Find the AAFP NRN in the exhibit hall, and plan to attend our sponsored continuing medical education (CME) opportunities and four expanded learning sessions. View the entire schedule of FMX sessions here and the expanded learning sessions here.
2019 FMX CME opportunities:
- Practice-based Research Networks: The Laboratories of Family Medicine (one CME credit)
- State Targeted Response Technical Assistance for Opioids - How it Works and How It Can Help You (one CME credit)
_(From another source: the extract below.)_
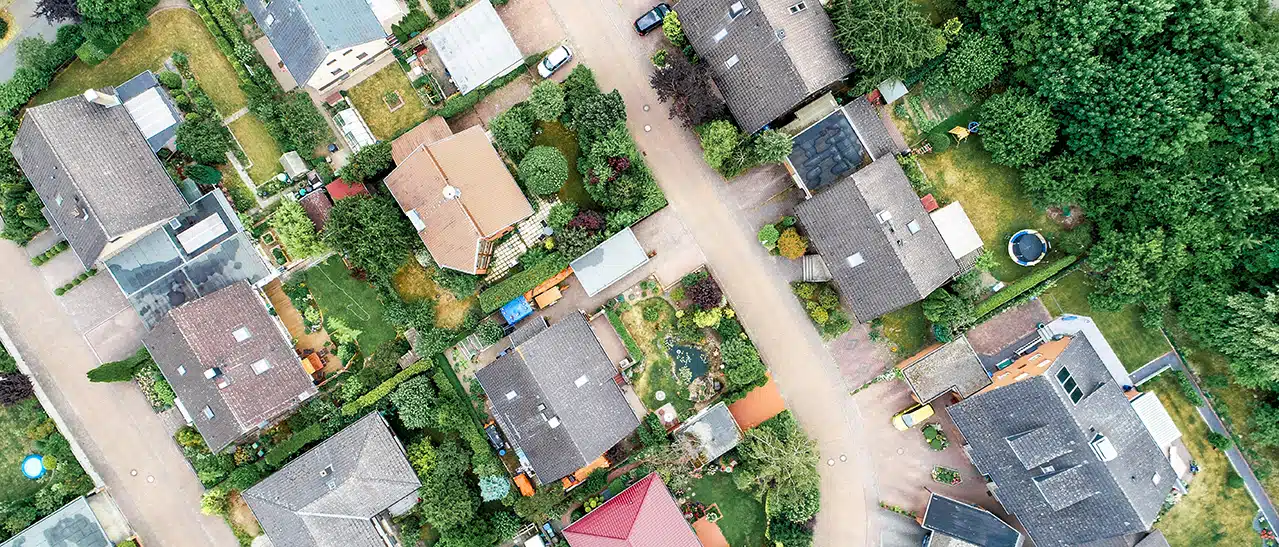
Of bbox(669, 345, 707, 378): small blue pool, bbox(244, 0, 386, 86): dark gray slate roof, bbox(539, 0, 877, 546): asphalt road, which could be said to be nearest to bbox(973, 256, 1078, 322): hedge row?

- Collaborative Care: Integrating Behavioral Health into Primary Care (one CME credit)
- Dementia and Alzheimer’s Disease (one CME credit for both the course and practice-based learning sessions)
- Medication Assisted Treatment (MAT) Waiver Training, Parts I and II (no CME credit; $50 fee for part I; free for part II)
2019 FMX expanded learning sessions:
- Using a Team-based Approach to Address Patients’ Cost of Medications
- Adult ADHD: Practical Tools and Resources
- Expanding Research to Practice: Evidence-Based Tools from the AAFP for Practice Improvement
You can also find us at a Chat & Chew session.
In collaboration with the University of Rochester, the AAFP NRN recently published articles in the Annals of Family Medicine and FPM about medical costs. A supplement in the Annals of Internal Medicine(annals.org) highlights the work of grantees of the project. Materials are free and open access. The work around this project is being developed into a performance improvement (PI) CME resource and will be released in fall 2019.
Wilson Pace, MD, FAAFP, former director of the AAFP NRN, was one of six authors for the fifth most read article in the Annals of Family Medicine in 2018. The article, Use of Asthma APGAR Tools in Primary Care Practices: A Cluster-Randomized Controlled Trial(www.annfammed.org), assesses patient and practice outcomes after introducing the Asthma Activities, Persistent, triGGers, Asthma medications, Response to therapy (APGAR) tools in primary care practices.
Carroll JK, Farah S, Fortuna RJ, Lanigan AM, et al. Addressing medication costs during primary care visits: a before-after study of team-based training(annals.org). Ann Intern Med. 2019;170(9_Supplement):S46-S53.
Fiscella K, Venci J, Sanders M, Lanigan AM, Fortuna RJ. A practical approach to reducing patients’ prescription costs. FPM. 2019;26(3):5-9.
Jennifer K. Carroll, MD, MPH, director of the AAFP NRN, along with Bonnie Jortbert, PhD, and others, submitted an R18 grant proposal to the NIH, titled Integrating Virtual Visits into Medical Nutrition Therapy to Improve Obesity Outcomes in Primary Care. "We would like to thank all individuals and practices that took the time to complete online surveys that assessed members’ interest and capacity for this project," Carroll said. "We would also like to extend our gratitude to the individuals and practices that submitted letters of support."
Natalia Loskutova, MD, PhD, submitted an R01 grant to the NIH, titled TOPiC AWV: Towards Optimizing Primary Care Annual Wellness Visits.